#### TASK DIRECTIONS
Reproduce the records word for word, beginning with the line containing "Which of these" and continuing through the line containing "From the image, which", and return nothing else.

#### EXERCISE MATERIAL
_____

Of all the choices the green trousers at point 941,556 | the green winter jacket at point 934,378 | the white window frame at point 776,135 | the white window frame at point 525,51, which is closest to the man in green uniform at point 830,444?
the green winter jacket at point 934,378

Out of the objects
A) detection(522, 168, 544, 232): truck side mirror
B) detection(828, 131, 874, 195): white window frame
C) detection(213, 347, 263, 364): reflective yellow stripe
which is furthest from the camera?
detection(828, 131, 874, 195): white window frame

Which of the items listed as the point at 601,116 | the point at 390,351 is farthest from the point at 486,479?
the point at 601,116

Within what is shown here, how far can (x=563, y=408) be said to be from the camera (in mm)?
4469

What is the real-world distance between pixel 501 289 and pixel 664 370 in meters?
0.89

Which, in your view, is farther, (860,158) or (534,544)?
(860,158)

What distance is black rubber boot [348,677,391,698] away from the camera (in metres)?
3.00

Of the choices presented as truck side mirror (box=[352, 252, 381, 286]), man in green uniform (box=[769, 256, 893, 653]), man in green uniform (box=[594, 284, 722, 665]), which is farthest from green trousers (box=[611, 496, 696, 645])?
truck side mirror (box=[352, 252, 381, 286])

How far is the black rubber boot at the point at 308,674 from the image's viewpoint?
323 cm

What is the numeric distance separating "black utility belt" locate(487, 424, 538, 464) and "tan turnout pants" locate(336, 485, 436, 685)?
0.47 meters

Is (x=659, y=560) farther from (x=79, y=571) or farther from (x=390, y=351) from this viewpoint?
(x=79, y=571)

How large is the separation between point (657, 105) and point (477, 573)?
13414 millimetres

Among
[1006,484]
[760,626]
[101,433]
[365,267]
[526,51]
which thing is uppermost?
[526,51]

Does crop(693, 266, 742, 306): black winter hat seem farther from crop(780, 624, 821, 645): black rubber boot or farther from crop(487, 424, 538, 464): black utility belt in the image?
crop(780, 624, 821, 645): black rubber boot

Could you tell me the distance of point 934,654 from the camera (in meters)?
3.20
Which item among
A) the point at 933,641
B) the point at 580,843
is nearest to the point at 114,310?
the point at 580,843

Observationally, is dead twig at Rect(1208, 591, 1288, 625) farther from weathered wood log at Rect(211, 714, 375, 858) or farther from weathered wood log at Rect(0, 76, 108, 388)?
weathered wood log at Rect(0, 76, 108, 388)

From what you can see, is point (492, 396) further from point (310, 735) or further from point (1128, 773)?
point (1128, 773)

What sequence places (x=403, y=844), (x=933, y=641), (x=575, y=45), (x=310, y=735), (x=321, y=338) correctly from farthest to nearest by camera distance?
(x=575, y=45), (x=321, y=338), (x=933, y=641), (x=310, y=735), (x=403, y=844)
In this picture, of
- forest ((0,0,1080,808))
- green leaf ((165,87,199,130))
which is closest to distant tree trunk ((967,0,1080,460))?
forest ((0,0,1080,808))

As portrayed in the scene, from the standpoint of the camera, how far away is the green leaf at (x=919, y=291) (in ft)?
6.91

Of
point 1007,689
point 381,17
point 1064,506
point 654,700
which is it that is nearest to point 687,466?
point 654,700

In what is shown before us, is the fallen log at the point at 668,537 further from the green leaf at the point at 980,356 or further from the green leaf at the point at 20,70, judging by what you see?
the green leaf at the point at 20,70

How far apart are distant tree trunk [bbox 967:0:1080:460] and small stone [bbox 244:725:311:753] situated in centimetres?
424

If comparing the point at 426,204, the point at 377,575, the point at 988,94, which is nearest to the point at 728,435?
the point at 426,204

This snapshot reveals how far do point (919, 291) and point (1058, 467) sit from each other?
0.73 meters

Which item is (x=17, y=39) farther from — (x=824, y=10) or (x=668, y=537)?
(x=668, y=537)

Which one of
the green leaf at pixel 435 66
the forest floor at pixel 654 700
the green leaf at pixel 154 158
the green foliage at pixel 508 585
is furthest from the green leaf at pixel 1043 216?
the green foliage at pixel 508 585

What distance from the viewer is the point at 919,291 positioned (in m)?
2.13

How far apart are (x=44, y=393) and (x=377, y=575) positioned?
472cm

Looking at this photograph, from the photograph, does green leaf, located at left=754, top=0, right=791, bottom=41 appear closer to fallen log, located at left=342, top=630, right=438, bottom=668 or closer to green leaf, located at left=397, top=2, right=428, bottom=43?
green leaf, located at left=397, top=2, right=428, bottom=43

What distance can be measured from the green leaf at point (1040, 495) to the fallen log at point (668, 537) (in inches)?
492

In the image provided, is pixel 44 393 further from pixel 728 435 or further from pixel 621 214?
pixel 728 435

_____

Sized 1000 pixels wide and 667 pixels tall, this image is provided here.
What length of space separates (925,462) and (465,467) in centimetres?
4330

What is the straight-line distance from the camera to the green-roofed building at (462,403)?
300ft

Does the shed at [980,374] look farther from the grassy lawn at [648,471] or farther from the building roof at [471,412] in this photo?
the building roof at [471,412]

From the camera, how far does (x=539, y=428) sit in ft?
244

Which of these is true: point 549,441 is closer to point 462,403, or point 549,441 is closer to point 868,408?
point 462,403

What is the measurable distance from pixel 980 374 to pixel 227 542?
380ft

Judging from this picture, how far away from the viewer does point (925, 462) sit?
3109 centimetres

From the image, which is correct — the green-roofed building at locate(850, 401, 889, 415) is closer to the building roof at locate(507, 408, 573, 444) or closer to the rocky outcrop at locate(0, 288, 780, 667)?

_____

#### THE ANSWER
Which of these is true: point 549,441 is closer to point 462,403, or point 549,441 is closer to point 868,408?
point 462,403

What is the measurable distance from pixel 980 374 to pixel 227 542?
380ft

Judging from this picture, how far away from the viewer does point (925, 462) sit?
3109 centimetres

From the image, which is correct — the green-roofed building at locate(850, 401, 889, 415) is closer to the building roof at locate(507, 408, 573, 444) or closer to the rocky outcrop at locate(0, 288, 780, 667)?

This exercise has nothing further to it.